指導者の皆様は、生徒さんにこの曲を与えたら、できる限り左手をppで弾くように伝えます。そしてそうすることで5や3の指の音が抜けてしまう場合、全ての音をフォルテシモで練習し、そのあとで音量を落とすと音抜けを防ぐことが出来ます。

もう一つ助けになることにペダルがあります。ペダルを1拍ずつ踏むことで左手の伴奏系をスムーズに演奏できます。ペダルありと無しでは雲泥の差が起きます。もしもどうしてもペダルを踏むことのできない生徒さんの場合、フィンガーペダルを用い、伴奏系のバスの部分を担当する5の指や、次の3の指もそこに置いたまま上げずに伸ばすことで多少スムーズに聞こえるようになります。

生徒さんは、しかしながら、最終的に左手の音量を落とすことは大変難しい作業になります。それでもできる限りそれをやることにより、良い結果が得られます。教師の皆様は是非生徒さんに弾いてあげて、このソナチネが「これほどきれいになる」事を教えてあげて下さい。

次にメロディーラインのシェープを気をつけます。各フレーズとも連打音の次の音がゴールの音になります。たとえば、1-2小節間では、2小節目の1拍目4分音符のDがフレーズのゴールになります。故に、フレーズが始まったら、連打音である(この場合1小節目の3つのH)を同じ音量で弾かないように気をつけます。
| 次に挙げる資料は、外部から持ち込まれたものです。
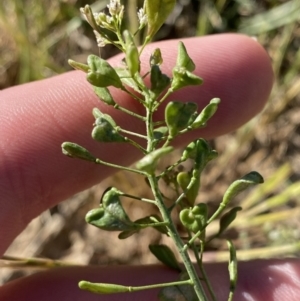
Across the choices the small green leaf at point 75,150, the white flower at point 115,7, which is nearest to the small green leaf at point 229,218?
the small green leaf at point 75,150

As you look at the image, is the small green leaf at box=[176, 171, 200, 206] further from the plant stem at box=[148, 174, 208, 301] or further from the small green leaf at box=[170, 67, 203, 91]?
the small green leaf at box=[170, 67, 203, 91]

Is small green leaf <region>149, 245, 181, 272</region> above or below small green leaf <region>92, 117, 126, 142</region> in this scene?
below

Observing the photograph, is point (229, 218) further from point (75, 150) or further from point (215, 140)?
point (215, 140)

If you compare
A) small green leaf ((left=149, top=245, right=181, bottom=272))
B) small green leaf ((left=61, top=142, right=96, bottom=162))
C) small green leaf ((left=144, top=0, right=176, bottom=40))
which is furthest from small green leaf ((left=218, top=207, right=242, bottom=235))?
small green leaf ((left=144, top=0, right=176, bottom=40))

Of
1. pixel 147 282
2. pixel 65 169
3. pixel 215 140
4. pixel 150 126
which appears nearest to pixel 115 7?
pixel 150 126

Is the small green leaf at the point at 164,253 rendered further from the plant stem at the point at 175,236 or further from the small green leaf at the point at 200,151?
the small green leaf at the point at 200,151

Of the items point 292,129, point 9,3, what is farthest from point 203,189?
point 9,3
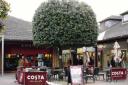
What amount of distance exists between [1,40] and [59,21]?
417 inches

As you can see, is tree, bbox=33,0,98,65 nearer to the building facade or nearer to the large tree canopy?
the large tree canopy

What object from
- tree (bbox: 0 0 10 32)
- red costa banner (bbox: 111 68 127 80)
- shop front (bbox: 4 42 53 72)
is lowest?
red costa banner (bbox: 111 68 127 80)

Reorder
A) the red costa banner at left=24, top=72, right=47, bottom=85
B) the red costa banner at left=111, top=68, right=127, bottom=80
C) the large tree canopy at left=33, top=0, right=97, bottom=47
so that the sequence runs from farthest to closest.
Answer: the large tree canopy at left=33, top=0, right=97, bottom=47 → the red costa banner at left=111, top=68, right=127, bottom=80 → the red costa banner at left=24, top=72, right=47, bottom=85

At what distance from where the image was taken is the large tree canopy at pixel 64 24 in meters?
33.3

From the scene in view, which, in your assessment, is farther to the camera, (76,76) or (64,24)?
(64,24)

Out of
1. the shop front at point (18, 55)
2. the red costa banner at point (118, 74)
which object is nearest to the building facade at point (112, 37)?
the shop front at point (18, 55)

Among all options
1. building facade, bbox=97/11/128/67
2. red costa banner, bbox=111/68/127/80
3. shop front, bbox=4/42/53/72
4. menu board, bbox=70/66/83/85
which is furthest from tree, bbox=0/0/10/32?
shop front, bbox=4/42/53/72

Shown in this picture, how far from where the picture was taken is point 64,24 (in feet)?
110

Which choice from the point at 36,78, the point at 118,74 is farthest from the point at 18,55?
the point at 36,78

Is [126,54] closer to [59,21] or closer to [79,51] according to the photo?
[59,21]

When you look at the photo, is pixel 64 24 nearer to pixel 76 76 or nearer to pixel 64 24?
pixel 64 24

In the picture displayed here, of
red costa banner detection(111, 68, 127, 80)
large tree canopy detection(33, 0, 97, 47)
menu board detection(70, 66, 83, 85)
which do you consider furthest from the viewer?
large tree canopy detection(33, 0, 97, 47)

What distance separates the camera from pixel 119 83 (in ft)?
85.5

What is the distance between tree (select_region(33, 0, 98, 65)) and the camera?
109 ft
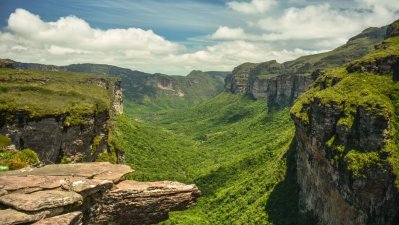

生徒さんは、しかしながら、最終的にこのメロディーラインをシェープするのは至難の業です。それでもできる限りそれを意識することで良い結果が得られます。教師の皆様は是非生徒さんに、先ほどの伴奏とシェープされたメロディーラインで弾いてあげて、このソナチネが「これほどきれいになる」事を教えてあげて下さい。

17小節目以降、右手がスタッカートで書かれてある版もあります。筆者が今見ている版はレガートが書かれていますが、legg と書いてあります。決して重たくならないようにという事だと思いますが、スタッカートの場合、笑い声の描写と考えても良いでしょう。